DESCRIZIONE DEL COMPITO:
Nell'articolo su Palazzo Grazioli, chi guida la nuova corrente di Forza Italia?

BRANO ESTRATTO:

Corriere della Sera, 18 dicembre 2025
La scelta (non casuale) di partire dalla «reggia» di Berlusconi. Quei vertici sui divani Luigi XIV
Intanto, il luogo: Palazzo Grazioli, quindi proprio dentro certi ricordi sepolti che ora però riaffiorano irresistibili, in un miscuglio di stupore e forse persino di bislacca nostalgia, mentre s’imbocca la scalinata con la guida rossa e si va su al piano nobile, diventato la sede della Stampa estera, ma che per fantasmagorici venticinque anni fu abitazione e studio e anche luogo di svago del Cavaliere, reggia del potere politico ed economico di questo Paese, talvolta bunker e ring, dove nell’immaginario collettivo veniva comunque amministrata la gloria ed era concessa la grazia: e dove adesso, all’interno d’una sala presa in affitto, piena di parlamentari e di berluscones indomiti, con amministratori delegati di rango e alte cariche istituzionali, più la solita folla di portaborse e questuanti che annusano la novità e spingono, permesso, tanto per vedere chi c’è, sta nascendo questa corrente, anzi questo correntone di Forza Italia guidato da Roberto Occhiuto, il governatore della Calabria, e benedetto – «Ovvio, se siamo tra mura così evocative» – da Marina e da Pier Silvio (Berlusconi).

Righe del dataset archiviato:

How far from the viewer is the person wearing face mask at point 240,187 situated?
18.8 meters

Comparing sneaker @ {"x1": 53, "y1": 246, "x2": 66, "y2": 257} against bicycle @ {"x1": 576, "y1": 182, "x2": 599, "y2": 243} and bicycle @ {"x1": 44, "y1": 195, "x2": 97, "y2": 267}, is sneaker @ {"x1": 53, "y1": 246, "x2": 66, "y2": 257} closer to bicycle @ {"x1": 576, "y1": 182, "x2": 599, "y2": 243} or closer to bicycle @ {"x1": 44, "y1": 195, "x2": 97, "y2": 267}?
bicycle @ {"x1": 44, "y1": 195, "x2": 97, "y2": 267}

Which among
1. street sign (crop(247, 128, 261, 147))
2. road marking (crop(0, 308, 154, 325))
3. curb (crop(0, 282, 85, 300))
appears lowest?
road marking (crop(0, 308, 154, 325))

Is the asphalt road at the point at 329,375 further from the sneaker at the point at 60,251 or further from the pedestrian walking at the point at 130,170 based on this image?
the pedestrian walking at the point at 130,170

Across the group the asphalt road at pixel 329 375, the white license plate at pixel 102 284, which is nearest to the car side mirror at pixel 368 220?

RISULTATO DELL'ESERCIZIO:
Roberto Occhiuto, il governatore della Calabria.